▶ Activity
An exact reproduction of the records is required, with all pictures omitted.

___ Dataset excerpts ___

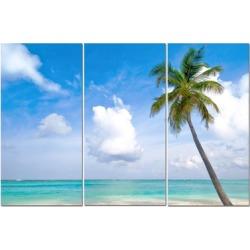 """Split Canvas Art Set 12""""x24"""" 3 Pieces Palm Beach"""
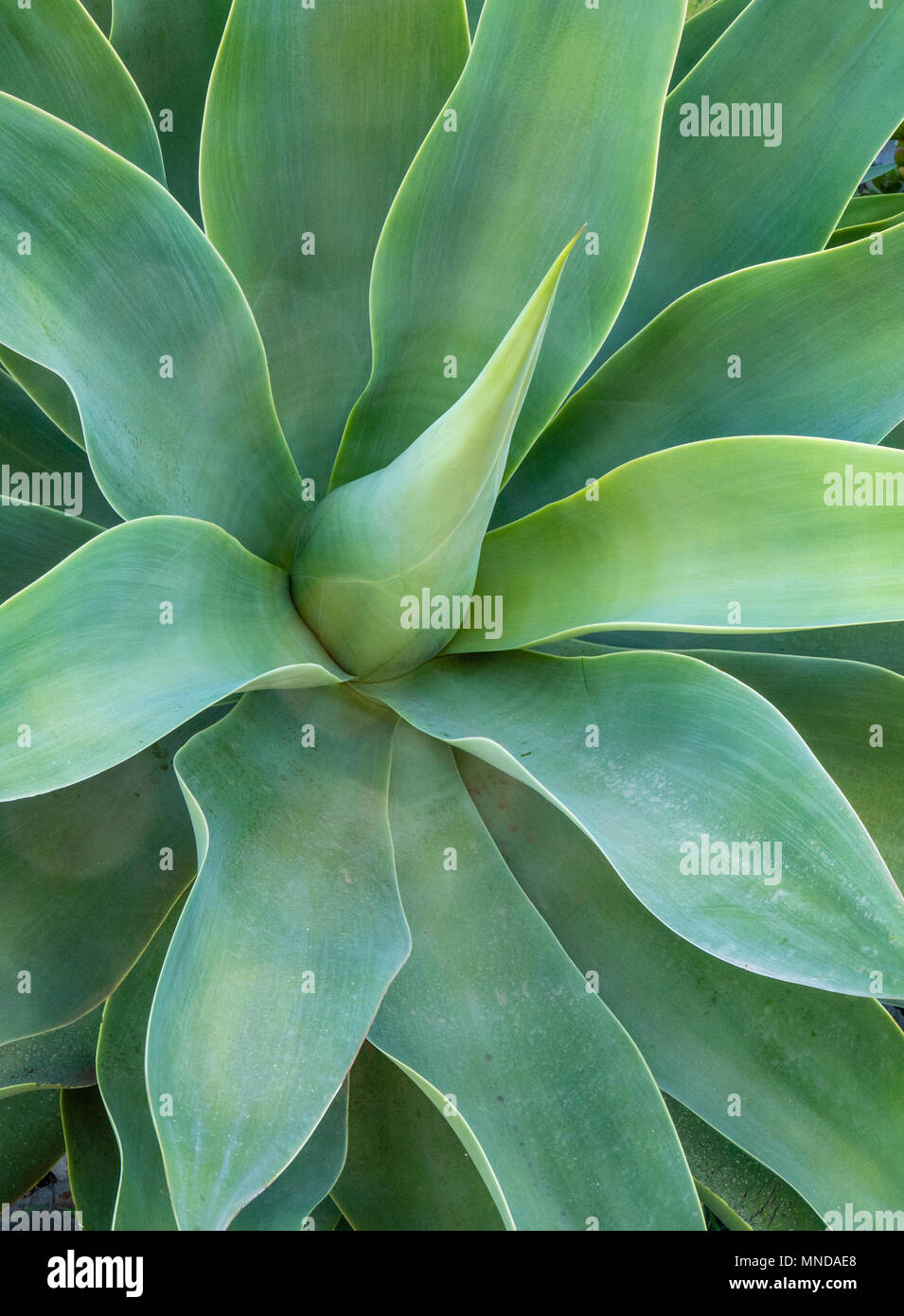 Broad leaved Agave attenuata plant in the garden of a house in La Gomera in the Canary Islands - Stock Image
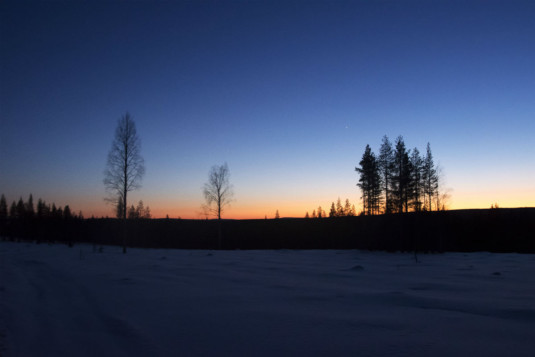 Rovaniemi_Husky_Tour06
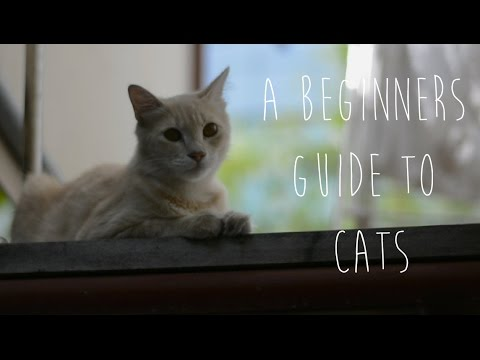 A Beginners Guide to Cats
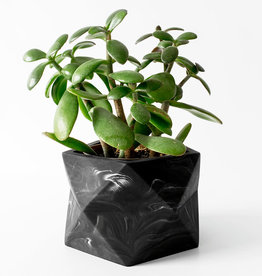 House Raccoon Pot PALUA Large-black marble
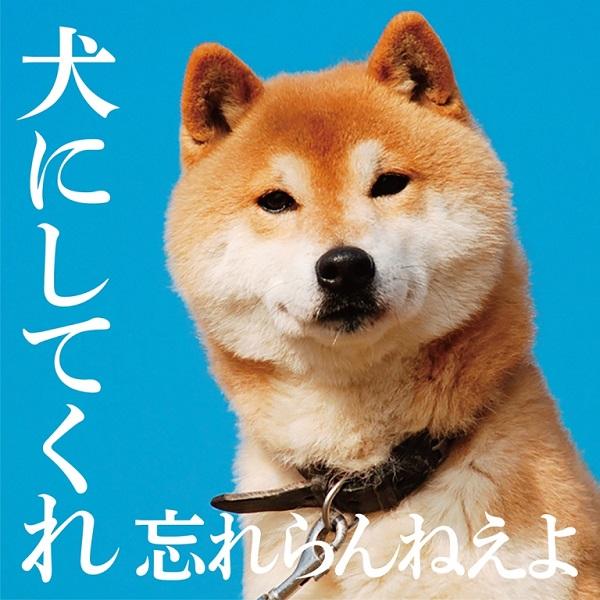 【本日!】忘れらんねえよ 『犬にしてくれ』MV公開&「ワッツアップ酒田」無料配信
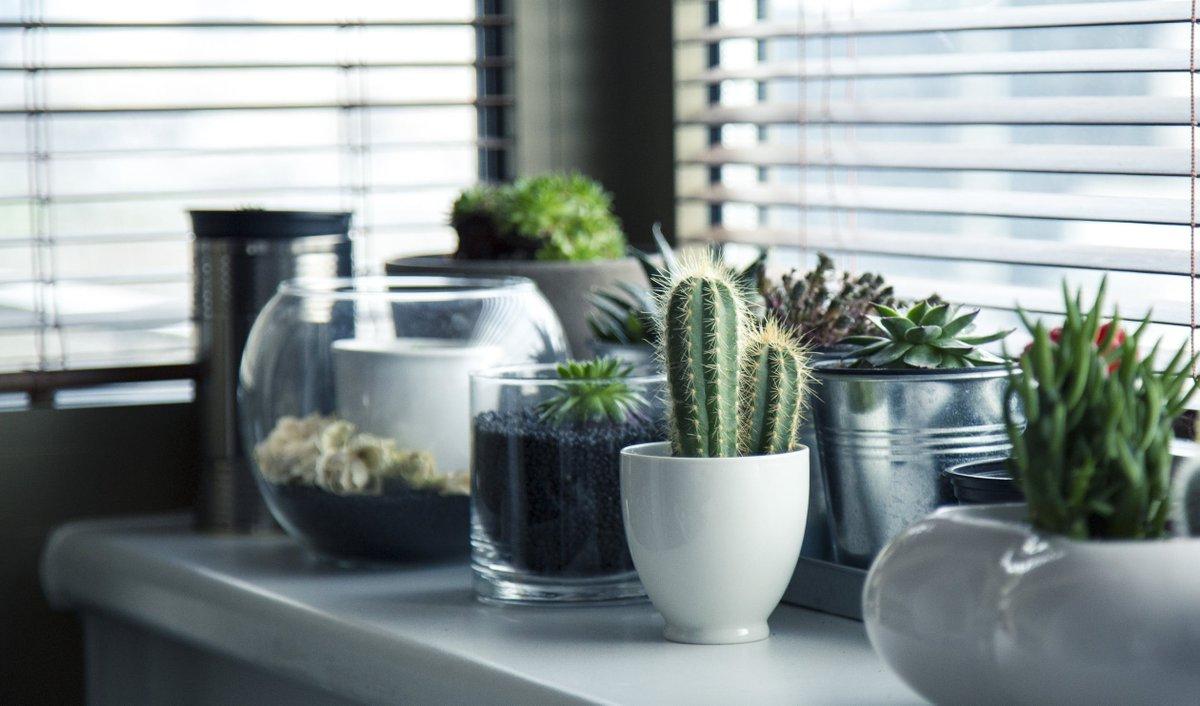 business-ideas-for-2019:-macramé-and-houseplants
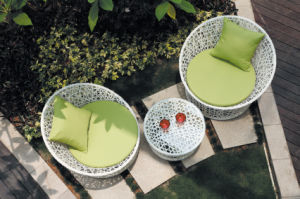Classical White Wicker Coffee Sofa Chat Set (BZ-SF042)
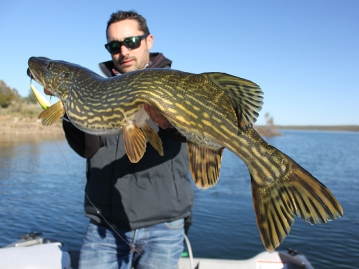pesca-extremadura-164.jpg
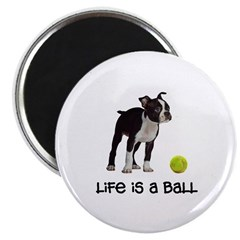 Boston Terrier Life Magnet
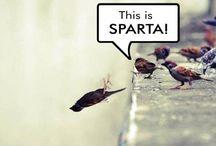 laugh! :)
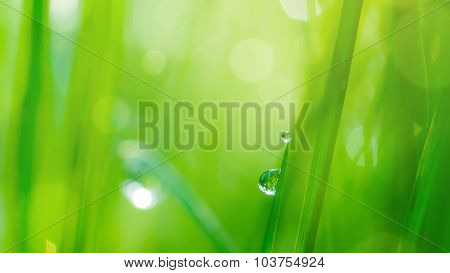 drop on grass and green background with natural bokeh, soft focus. Header for website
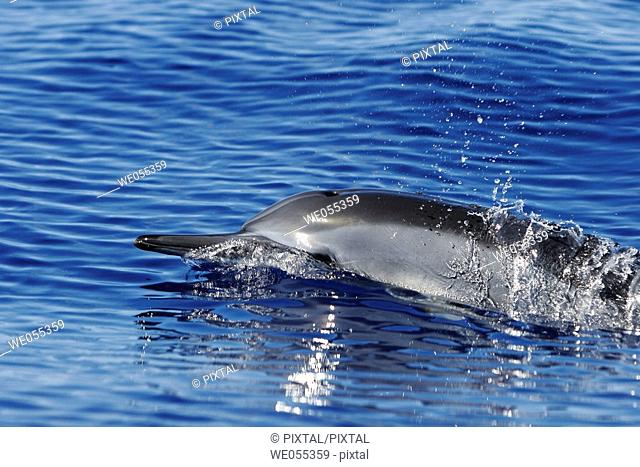 Hawaiian spinner dolphin Stenella longirostris traveling in the AuAu Channel off the coast of Maui, Hawaii, USA  Pacific Ocean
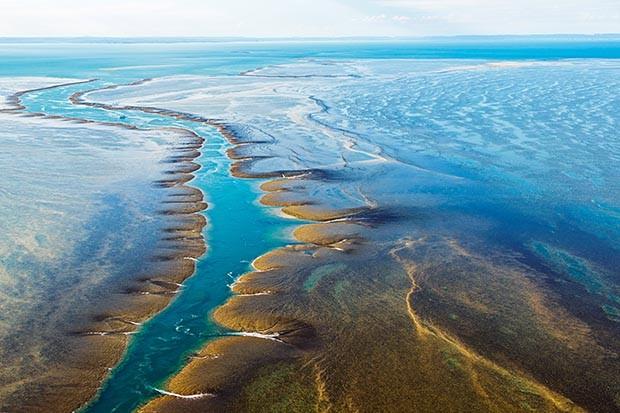 Aerial view of Montgomery Reef, Kimberley, Australia
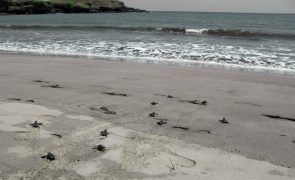 Ambientalistas cabo-verdianos defendem que turismo pode ajudar a preservar tartarugas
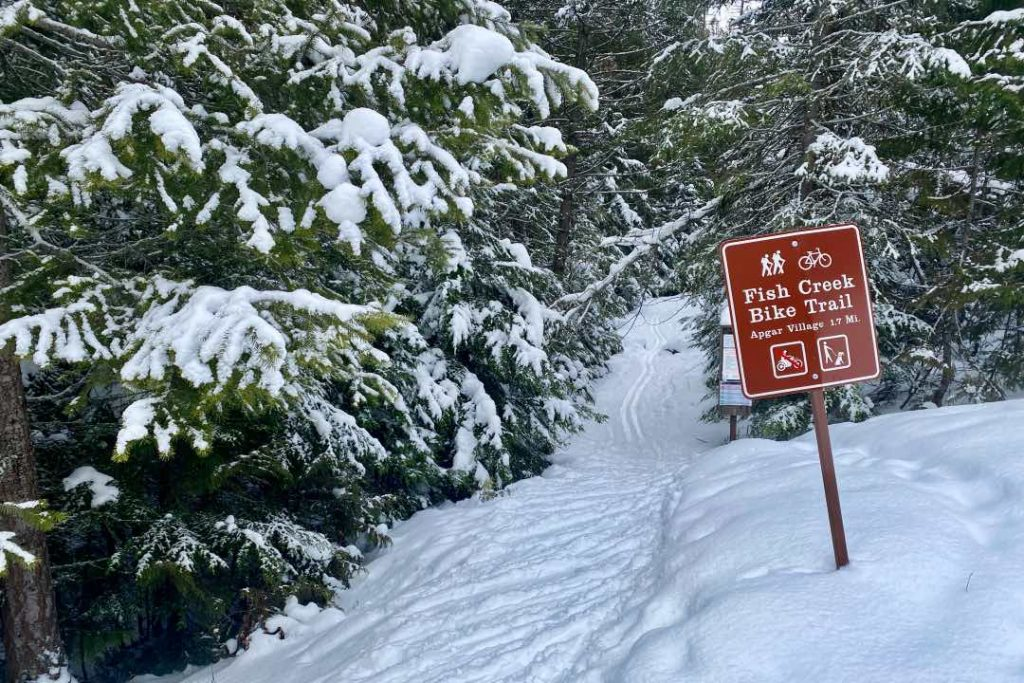 Snowy forest with ski tracks, brown trail sign for Fish Creek Bike Trail in the center of it.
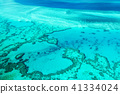 Great Barrier Reef 41334024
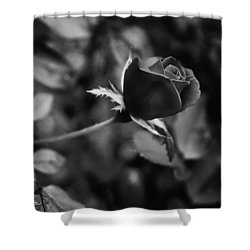 Red Knockout Rose In Monochrome Shower Curtain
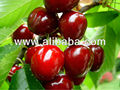 Organic Cherries & Sour Cherries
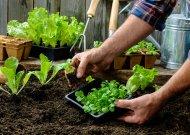 Vykite slogias mintis – keliaukite į sodą ir daržą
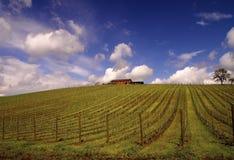 поместье холма Стоковое Изображение RF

___

▶ Task response
 """Split Canvas Art Set 12""""x24"""" 3 Pieces Palm Beach"""
 Broad leaved Agave attenuata plant in the garden of a house in La Gomera in the Canary Islands - Stock Image
 Rovaniemi_Husky_Tour06
 A Beginners Guide to Cats
 House Raccoon Pot PALUA Large-black marble
 【本日!】忘れらんねえよ 『犬にしてくれ』MV公開&「ワッツアップ酒田」無料配信
 business-ideas-for-2019:-macramé-and-houseplants
Classical White Wicker Coffee Sofa Chat Set (BZ-SF042)
pesca-extremadura-164.jpg
 Boston Terrier Life Magnet
 laugh! :)
 drop on grass and green background with natural bokeh, soft focus. Header for website
 Hawaiian spinner dolphin Stenella longirostris traveling in the AuAu Channel off the coast of Maui, Hawaii, USA  Pacific Ocean
 Aerial view of Montgomery Reef, Kimberley, Australia
 Ambientalistas cabo-verdianos defendem que turismo pode ajudar a preservar tartarugas
 Snowy forest with ski tracks, brown trail sign for Fish Creek Bike Trail in the center of it.
 Great Barrier Reef 41334024
 Red Knockout Rose In Monochrome Shower Curtain
 Organic Cherries & Sour Cherries
 Vykite slogias mintis – keliaukite į sodą ir daržą
 поместье холма Стоковое Изображение RF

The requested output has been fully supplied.